TASK BRIEF:
Render the data below as a Markdown table with the columns "Row" and "Text", one row per line with its number, skipping blank lines. Leave the pictures out.
____________________
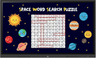 LG 65TR3DK-B 65" 4K Ultra HD Education Interactive Multi Touch CreateBoard Digital Board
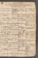 PMMC_84#0004_r.jpg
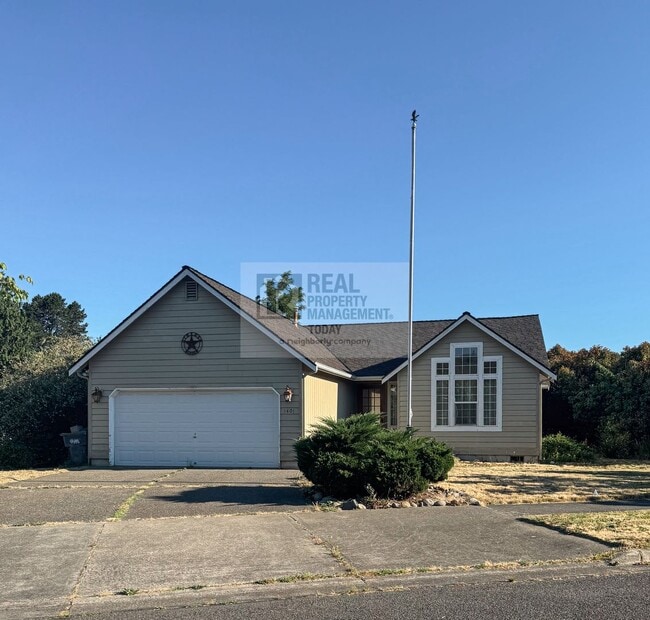 Stunning 3 Bedroom Rambler! Great Location! - Stunning 3 Bedroom Rambler! Great Location! House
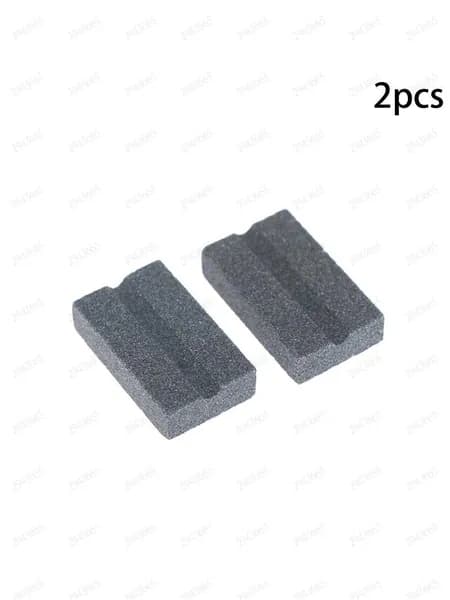 Дротики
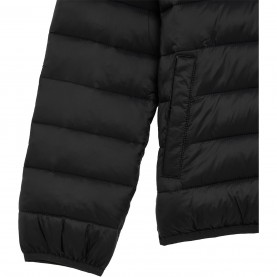 дрехи,за,училище,детски,якета,и,палта,детски,3/4,панталони,lyle,and,scott,pac,a,mac,jn99,jet,black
____________________
THE ANSWER:
| Row | Text |
|---|---|
| 1 |  LG 65TR3DK-B 65" 4K Ultra HD Education Interactive Multi Touch CreateBoard Digital Board |
| 2 |  PMMC_84#0004_r.jpg |
| 3 |  Stunning 3 Bedroom Rambler! Great Location! - Stunning 3 Bedroom Rambler! Great Location! House |
| 4 |  Дротики |
| 5 |  дрехи,за,училище,детски,якета,и,палта,детски,3/4,панталони,lyle,and,scott,pac,a,mac,jn99,jet,black |